14. A, português, e B, italiana, casaram em 1996 em Milão. À data do casamento, A tinha

77 anos e B apenas 35. Em 1998 fixaram a sua residência com carácter estável e

permanente em Barcelona. Em 2001, na comemoração do 5.º aniversário do seu

casamento, A ofereceu a B um jipe que tinha adquirido meses antes em Coimbra. A

doação realizou-se em Espanha. C, filho de A, pretende invalidar a doação e invoca, para

tanto, os artigos 1720.º/ 1/ b) e 1762.º do CC português. Deveria o tribunal dar razão a C

sabendo que a doação é válida em face do direito espanhol e que este ordenamento

jurídico faz reger as doações entre casados pela lex loci celebrationis.

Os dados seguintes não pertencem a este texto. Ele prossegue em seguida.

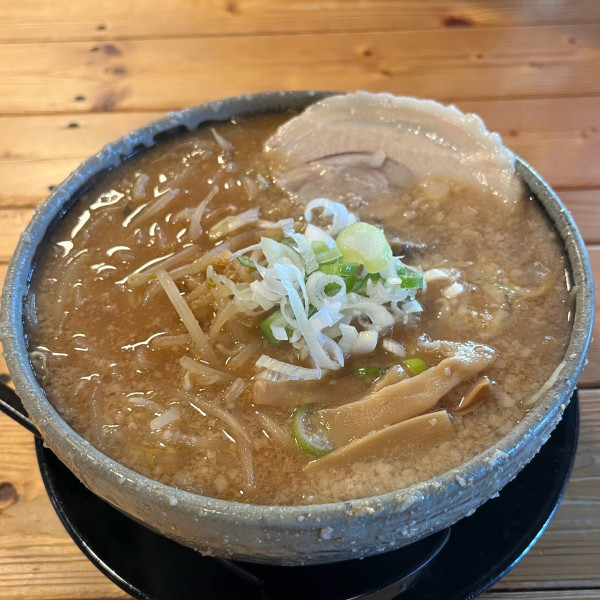 「らぁ〜めん〝みそ〟」@チャッチャ系らーめん もん吉 伊勢崎支店の写真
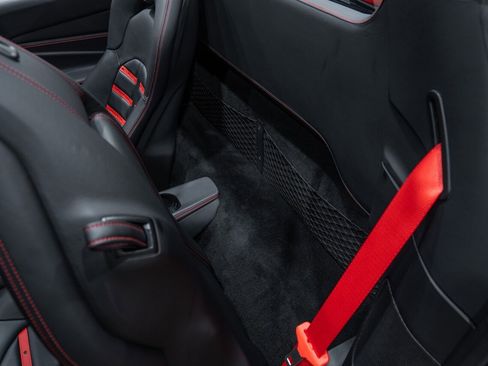 Used 2021 Ferrari F8 Tributo image 27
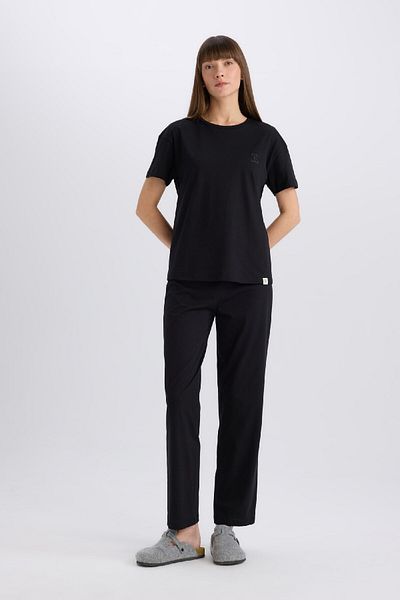 DeFacto Pyjama-Set zum Verlieben – Rundhalsausschnitt, kurze Ärmel, elastische obere Taille, langer Boden E5820AX25
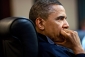 Na snímku vydaném Bílým domem prezident Barack Obama poslouchá během jedné z řady diskusí o misi proti Usámu bin Ládinovi. (Foto: ČTK/AP)
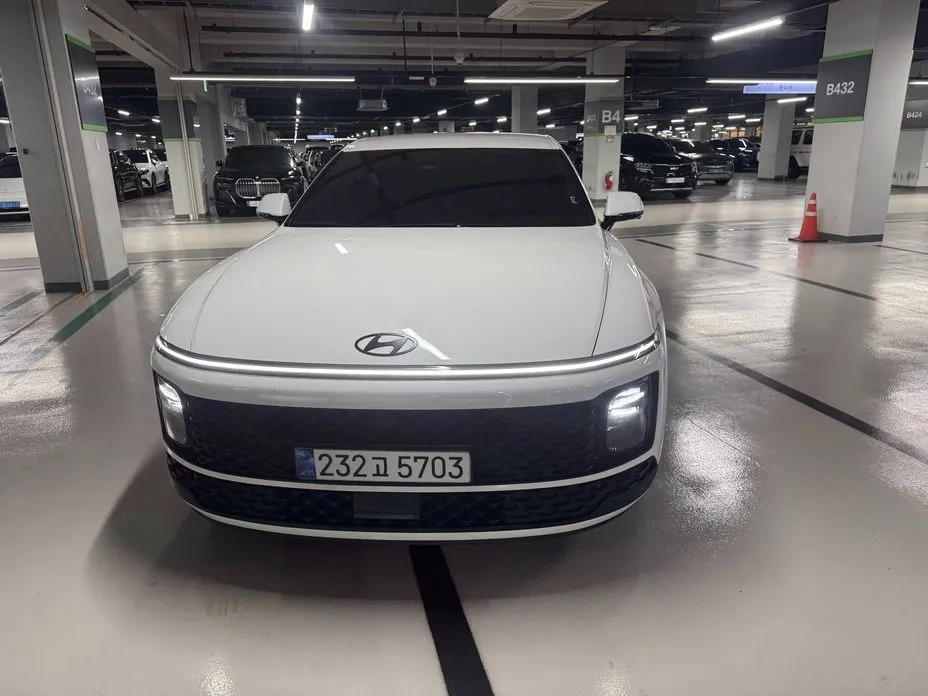 Hyundai Grandeur — фото 1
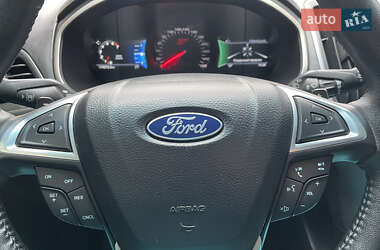 Позашляховик / Кросовер Ford Edge 2019 в 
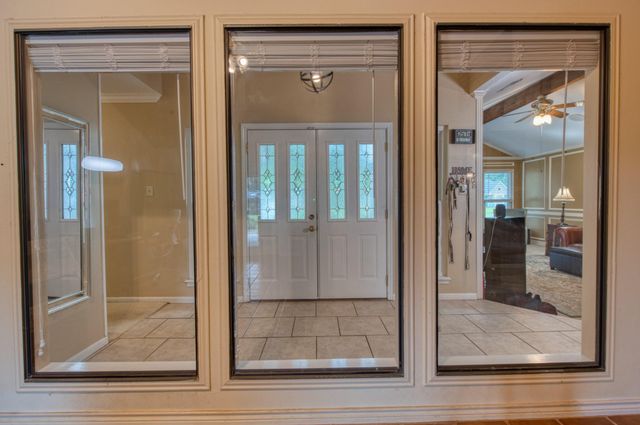 54 Royal Oak Circle, Lake Jackson, TX 77566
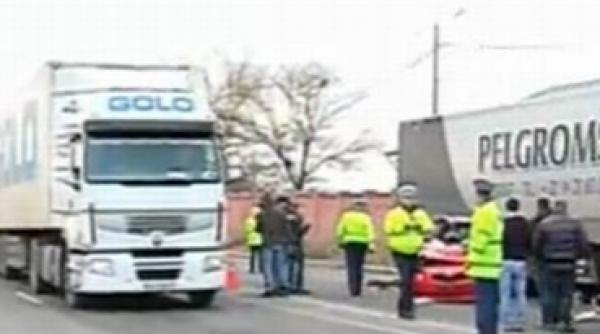 accident grav pe centura capitalei doua persoane ranite dupa ce un tir s a ciocnit cu un autoturism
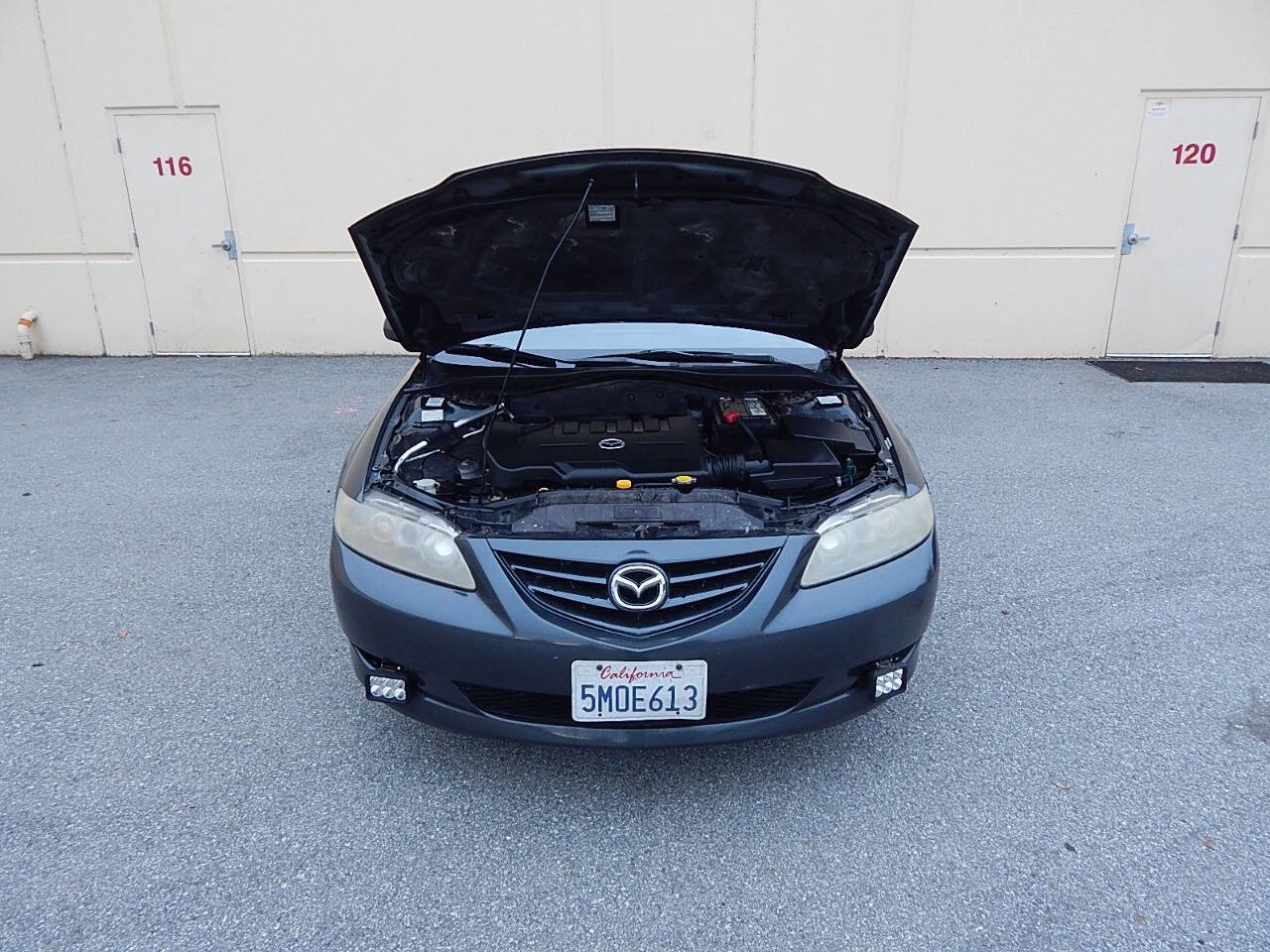 Used 2004 MAZDA MAZDA6 i image 21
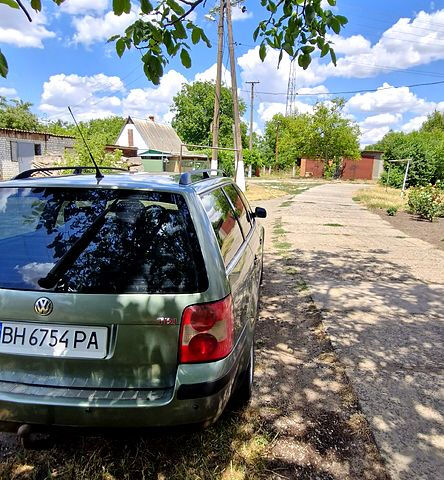 Зелений Фольксваген Пассат, об'ємом двигуна 1.9 л та пробігом 430 тис. км за 4800 $, фото 3 на Automoto.ua
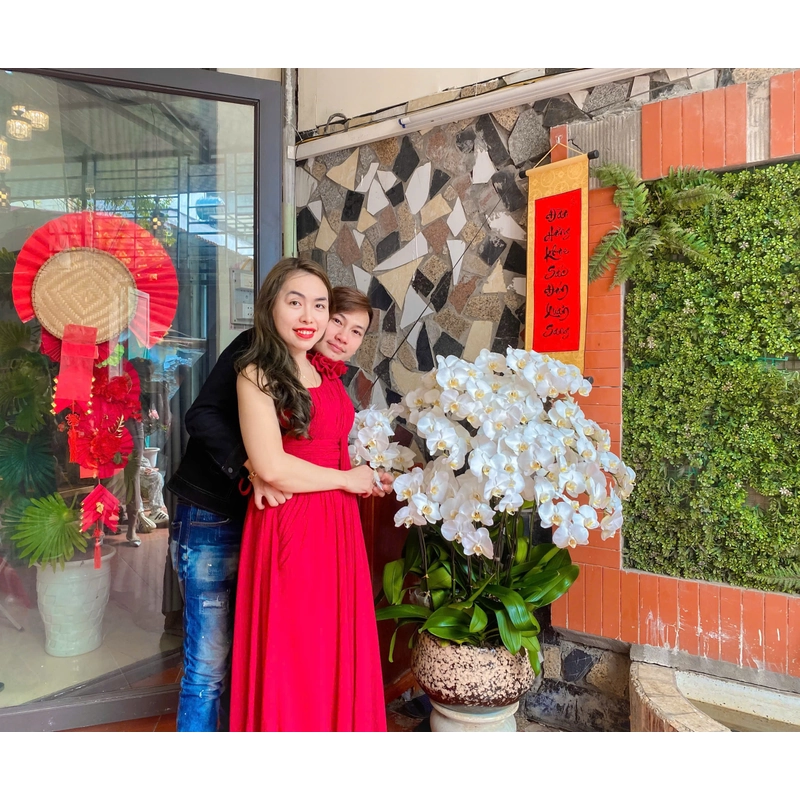 Đầm đỏ dự tiệc size M/ L do có thắt chun dây lưng nên điều chỉnh được to nhỏ 465896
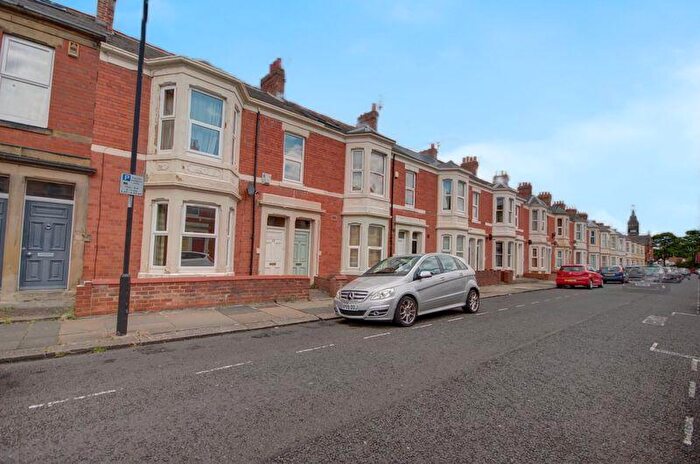 3 Bedroom Flat For Sale In Hazelwood Avenue, Jesmond, Newcastle Upon Tyne, NE2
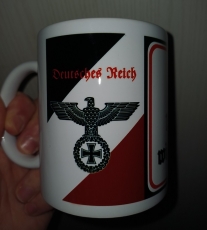 Achtung Wer plündert wird erschossen Tasse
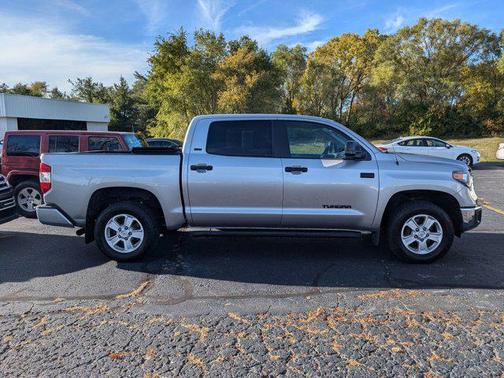 2019 Toyota Tundra SR5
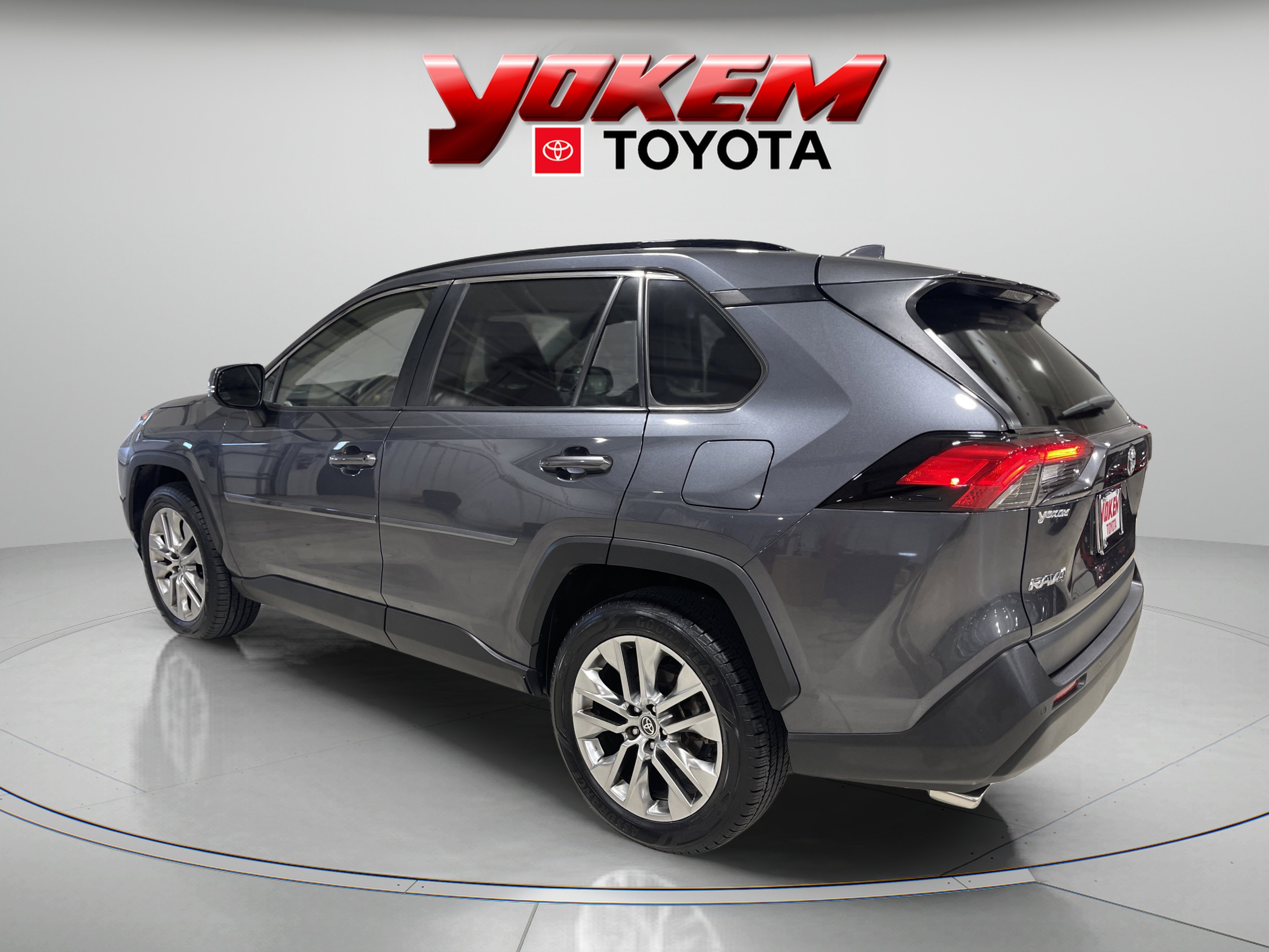 2020 Toyota RAV4 XLE Premium photo 2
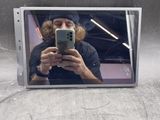 un homme se prenant en photo dans un miroir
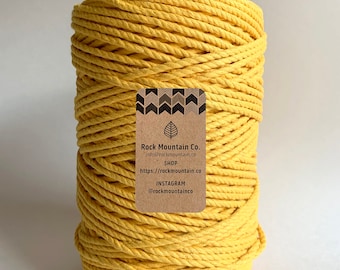Może przedstawiać: Szpula żółtej bawełnianej sznurówki. Etykieta na szpuli zawiera napis "Rock Mountain Co. info@rockmountain.co SHOP https://rockmountain.co INSTAGRAM @rockmountainco"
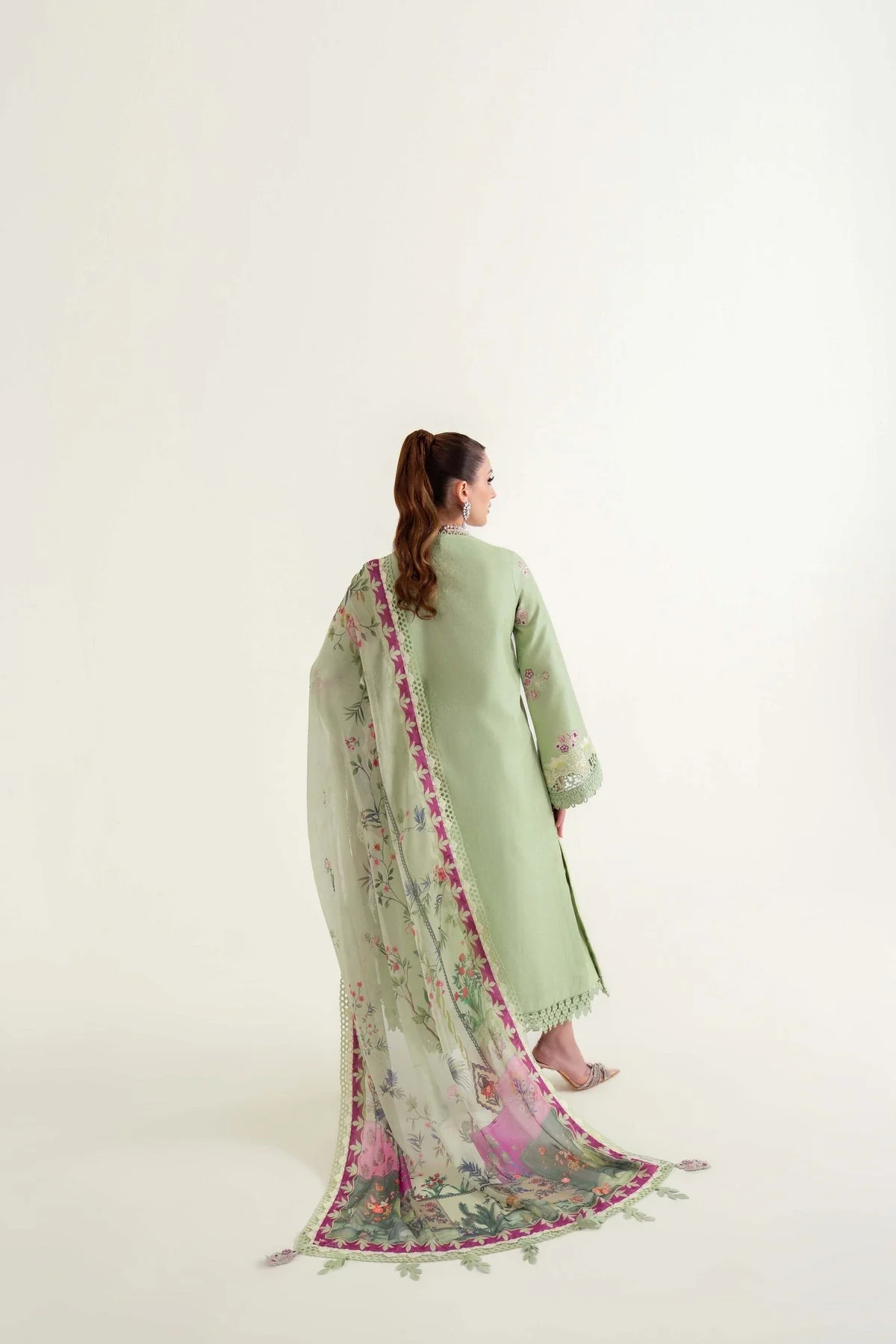 Luxury Lawn - Image 2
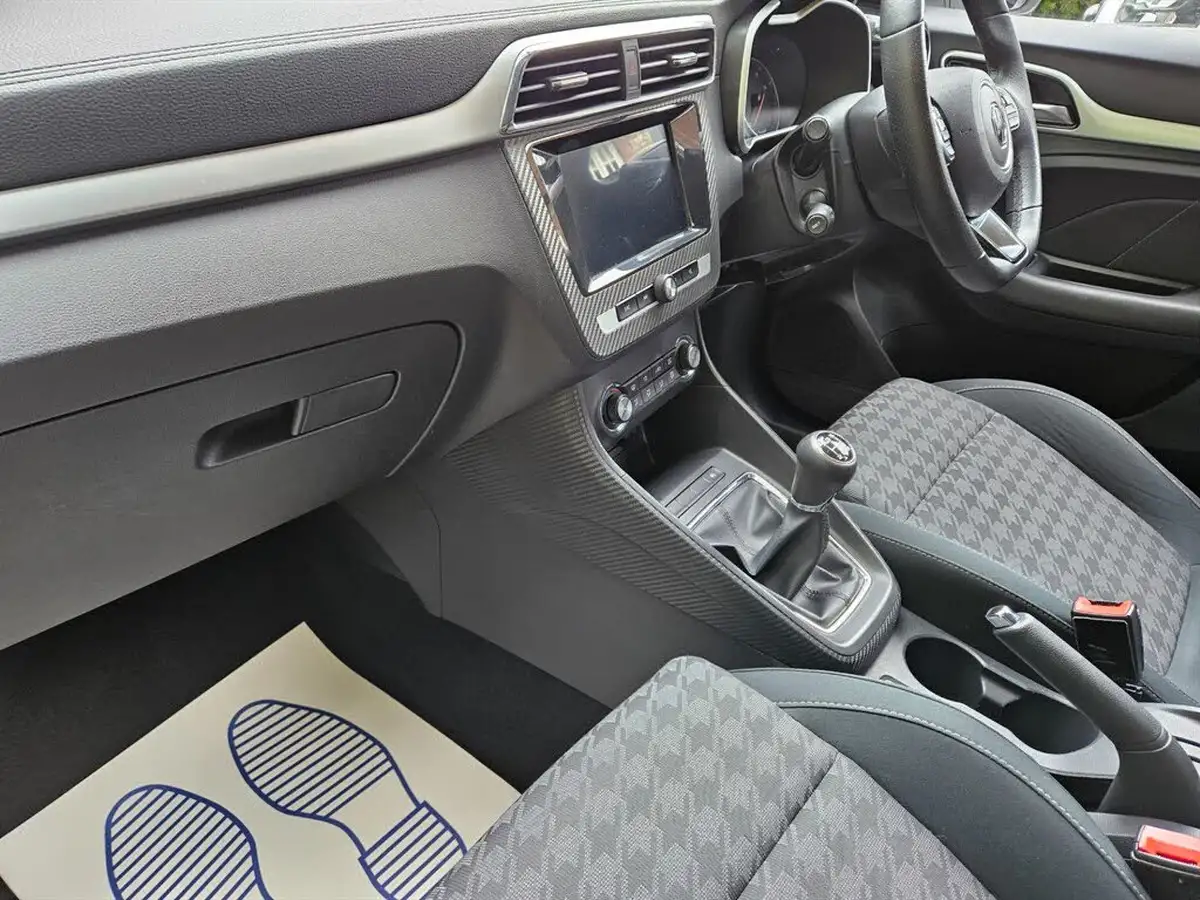 2019-mg-zs-suv-15-vti-tech-excite-105bhp-big-2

Cfr. os artigos 25.º, 52.º, 53.º e 42.º do CC português.

Page 7: casos praticos dip actualiz. 2007-01-12

7

15. A, cidadão português e residente em França, casou com B, francesa e residente no

Luxemburgo. O casamento foi celebrado validamente em Junho de 2000, no Porto. Como

A tinha apenas 16 anos de idade obteve a necessária autorização dos pais – nos termos

exigidos pelo artigo 1604.º/ a) do CC português –, que assentiram inteiramente

satisfeitos, tendo em conta a enorme fortuna de que B era possuidora. Com o casamento,

o casal fixou residência no Luxemburgo.

Em Janeiro de 2001, A desloca-se a Portugal para vender uma casa situada em Condeixa

que herdara da sua avó materna em 1990. No momento da escritura, o notário recusa-se à

realização do acto, invocando que o direito competente para reger os efeitos do

casamento não prevê a aquisição da plena capacidade de exercício de direitos por força

do casamento. Efectivamente, no direito luxemburguês não se estipula uma qualquer

disposição com um conteúdo idêntico ao dos artigos 132.º e 133.º do nosso CC, ou seja, o

casamento não desencadeia a emancipação dos menores.

Aprecie os argumentos do notário e diga, justificando legal e doutrinalmente a sua

resposta, quem terá razão. Cfr. os artigos 25.º, 47.º e 52.º do CC.